Shifting More Patients to Remote Care

Telehealth has been used in emergency situations and routine care alike for years. It’s obvious to many that the utilization of these services has been accelerated and used among a large-scale population of patients. Telehealth has notable usage in triage assessment, routine monitoring, and supervision of care. Much like a future where remote-learning is a greater part of student life, it’s expected that remote care will grow in popularity for convenient and patient-centered care. Ideally, this will be used to smooth out the healthcare system flow-rate and capacity challenges.

Improved Health Surveillance Systems and Data Analysis 

The SARS-CoV-2 spread highlighted the greater-than-ever need for systems that can track infectious diseases as they are transmitted. Historically, sentinel clinical laboratories and networks were utilized to survey and report infection results during a spread. However, the rise of big data and AI modeling approaches to these crises may develop as these historic structures shift due to funding issues. Additionally, mobile-enabled technologies in healthcare are hotly debated, but their use is understandably attractive to the field.

Development of Cooperation and Collaboration

In the major rush to meet the demand of COVID-19 testing and treatment, many members of the healthcare field have had to change their work. This includes staff reallocation, funding diversion, and collaborative efforts re-focused towards disease management efforts. This massive mobilization has been incredible to watch in real-time, and it poses questions about the future of the field in general. Business models and networks have changed or shifted as well, showing how mobile and flexible the industry can be when faced with a public health crisis. The future will tell how much this flexibility will continue, but the sheer scale of this cooperation and collaboration has shown just what we are capable of when faced with a massive crisis.

* _RECORD EXTRACTS_:
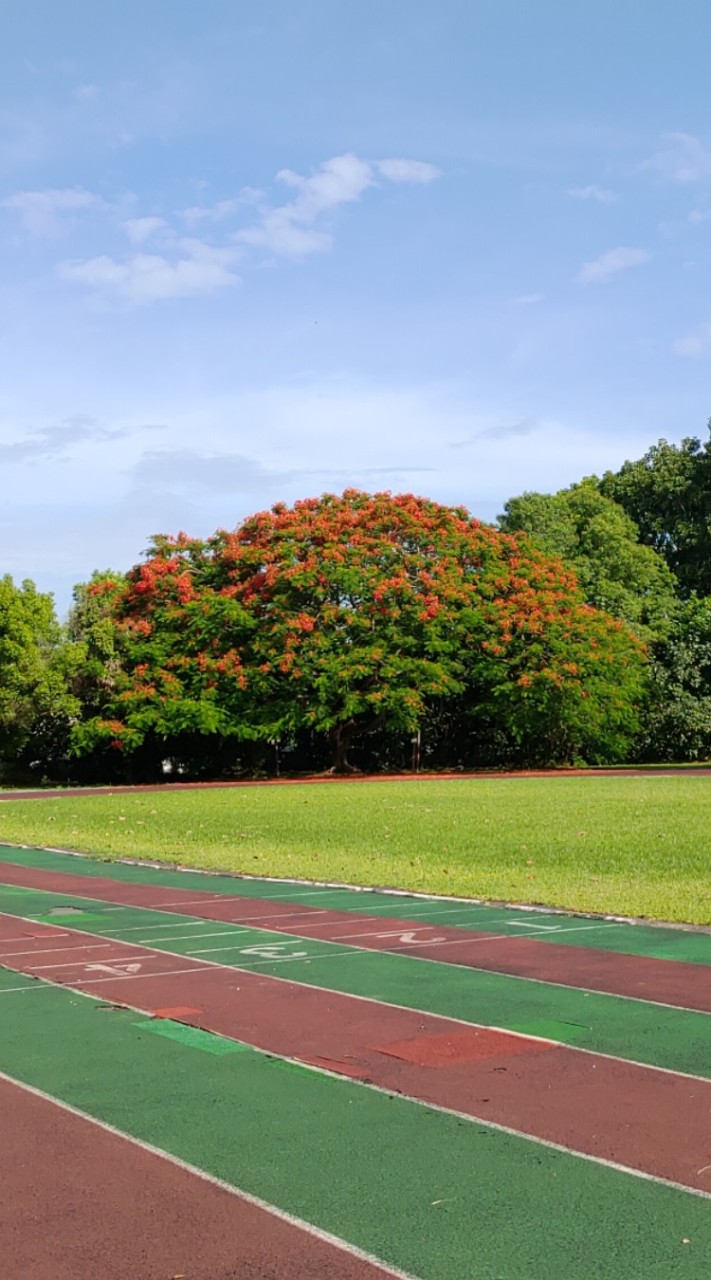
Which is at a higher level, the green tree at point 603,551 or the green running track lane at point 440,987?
the green tree at point 603,551

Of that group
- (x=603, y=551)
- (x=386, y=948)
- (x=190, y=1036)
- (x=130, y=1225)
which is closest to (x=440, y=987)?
(x=386, y=948)

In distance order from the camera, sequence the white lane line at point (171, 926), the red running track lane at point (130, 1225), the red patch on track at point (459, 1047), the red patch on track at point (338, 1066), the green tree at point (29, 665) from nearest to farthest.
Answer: the red running track lane at point (130, 1225) → the red patch on track at point (338, 1066) → the red patch on track at point (459, 1047) → the white lane line at point (171, 926) → the green tree at point (29, 665)

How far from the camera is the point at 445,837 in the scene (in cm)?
1853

* _EXERCISE INSTRUCTIONS_:
A. Pull out everything in the healthcare passage from "Telehealth has been" down to "and capacity challenges.", word for word.
B. In the healthcare passage, what was historically used to survey and report infection results during a spread?
The lines are separate material and have no connection to the healthcare passage.

* _RESPONSES IN ORDER_:
A.
Telehealth has been used in emergency situations and routine care alike for years. It’s obvious to many that the utilization of these services has been accelerated and used among a large-scale population of patients. Telehealth has notable usage in triage assessment, routine monitoring, and supervision of care. Much like a future where remote-learning is a greater part of student life, it’s expected that remote care will grow in popularity for convenient and patient-centered care. Ideally, this will be used to smooth out the healthcare system flow-rate and capacity challenges.

B. Sentinel clinical laboratories and networks.